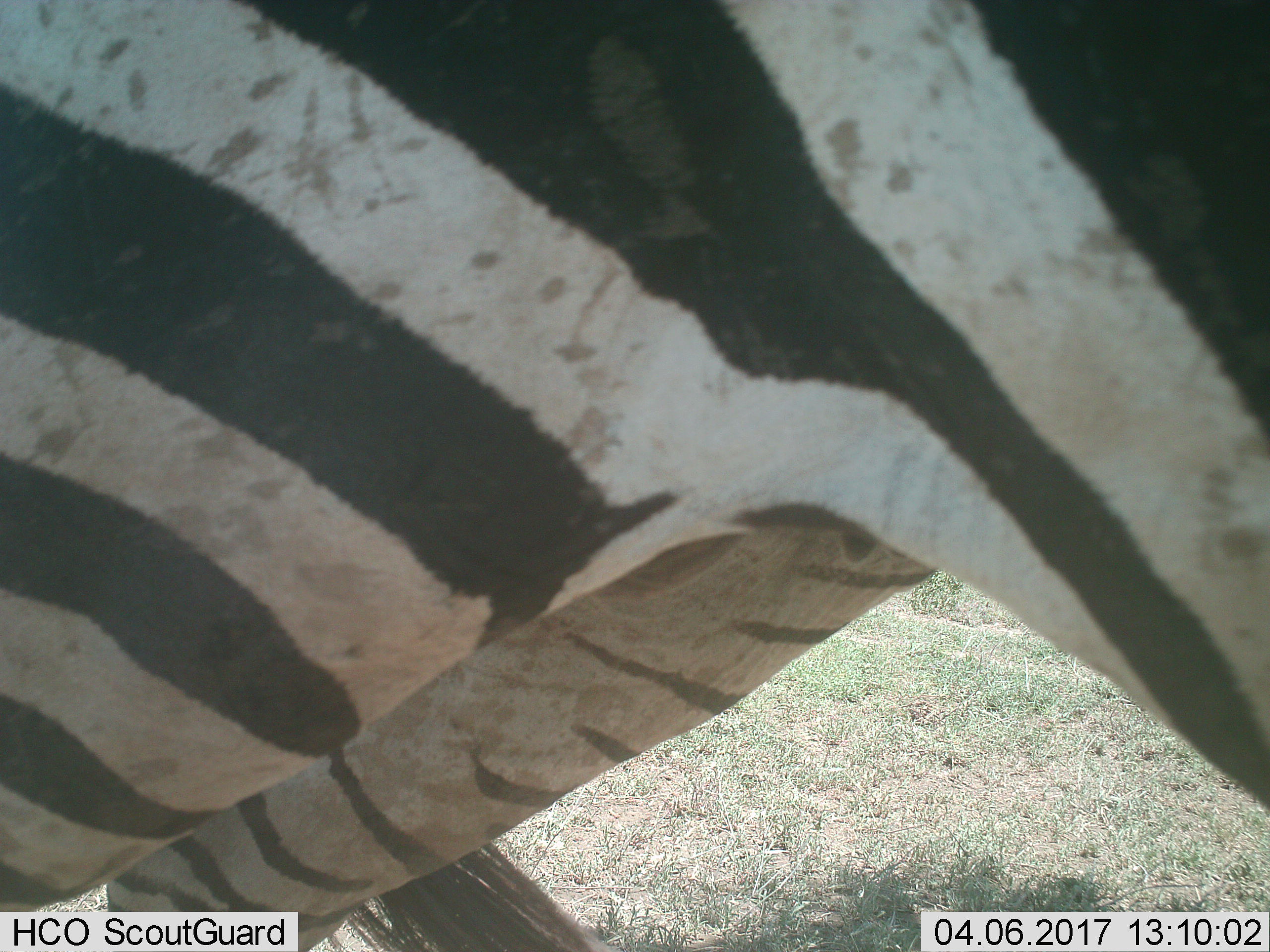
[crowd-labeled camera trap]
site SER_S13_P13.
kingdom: Animalia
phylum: Chordata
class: Mammalia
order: Perissodactyla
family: Equidae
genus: Equus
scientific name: Equus quagga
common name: plains zebra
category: zebraplains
Zebraplains (plains zebra) (Equus quagga), count 1. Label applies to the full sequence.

Work request:
Retype each record exactly as it stands, but do not include the pictures.

Response:
[crowd-labeled camera trap]
site SER_S13_P13.
kingdom: Animalia
phylum: Chordata
class: Mammalia
order: Perissodactyla
family: Equidae
genus: Equus
scientific name: Equus quagga
common name: plains zebra
category: zebraplains
Zebraplains (plains zebra) (Equus quagga), count 1. Label applies to the full sequence.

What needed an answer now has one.